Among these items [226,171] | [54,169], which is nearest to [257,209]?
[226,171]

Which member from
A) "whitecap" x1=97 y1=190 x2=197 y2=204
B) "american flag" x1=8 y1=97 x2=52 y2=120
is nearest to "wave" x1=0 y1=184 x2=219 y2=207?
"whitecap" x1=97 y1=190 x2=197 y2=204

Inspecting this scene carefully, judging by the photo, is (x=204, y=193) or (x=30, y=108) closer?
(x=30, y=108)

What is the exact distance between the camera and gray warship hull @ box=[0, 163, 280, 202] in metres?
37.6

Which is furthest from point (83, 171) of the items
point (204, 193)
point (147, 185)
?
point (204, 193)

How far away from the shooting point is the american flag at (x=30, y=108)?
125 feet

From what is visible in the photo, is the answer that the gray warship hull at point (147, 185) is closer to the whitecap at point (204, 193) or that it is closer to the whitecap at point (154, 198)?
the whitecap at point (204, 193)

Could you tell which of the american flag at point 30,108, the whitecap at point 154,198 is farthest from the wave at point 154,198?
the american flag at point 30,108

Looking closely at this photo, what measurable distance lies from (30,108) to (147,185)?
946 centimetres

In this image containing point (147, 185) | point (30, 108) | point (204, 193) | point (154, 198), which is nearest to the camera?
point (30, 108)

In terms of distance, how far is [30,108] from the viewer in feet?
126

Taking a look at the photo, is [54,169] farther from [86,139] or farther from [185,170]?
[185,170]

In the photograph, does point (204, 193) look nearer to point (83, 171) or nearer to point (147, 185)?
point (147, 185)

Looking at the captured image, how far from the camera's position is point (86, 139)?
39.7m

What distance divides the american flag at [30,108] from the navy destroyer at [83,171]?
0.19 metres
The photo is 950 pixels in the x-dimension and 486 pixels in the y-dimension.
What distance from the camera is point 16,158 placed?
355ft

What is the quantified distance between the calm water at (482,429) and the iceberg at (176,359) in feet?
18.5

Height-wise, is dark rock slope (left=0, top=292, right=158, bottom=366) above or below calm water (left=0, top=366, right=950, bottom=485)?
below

▸ **Exercise requirements**
Repeat, exactly and only, the lines above from the one containing "In the photograph, does" through the end of the material.

▸ **Solution**
In the photograph, does point (204, 193) look nearer to point (83, 171) or nearer to point (147, 185)?
point (147, 185)

Looking at the captured image, how far from the camera's position is point (86, 139)?
39.7m

What distance divides the american flag at [30,108] from the navy destroyer at [83,171]?
0.19 metres
The photo is 950 pixels in the x-dimension and 486 pixels in the y-dimension.
What distance from the camera is point 16,158 placed?
355ft

What is the quantified distance between the calm water at (482,429) and the iceberg at (176,359) in feet?
18.5

Height-wise, is dark rock slope (left=0, top=292, right=158, bottom=366) above or below calm water (left=0, top=366, right=950, bottom=485)?
below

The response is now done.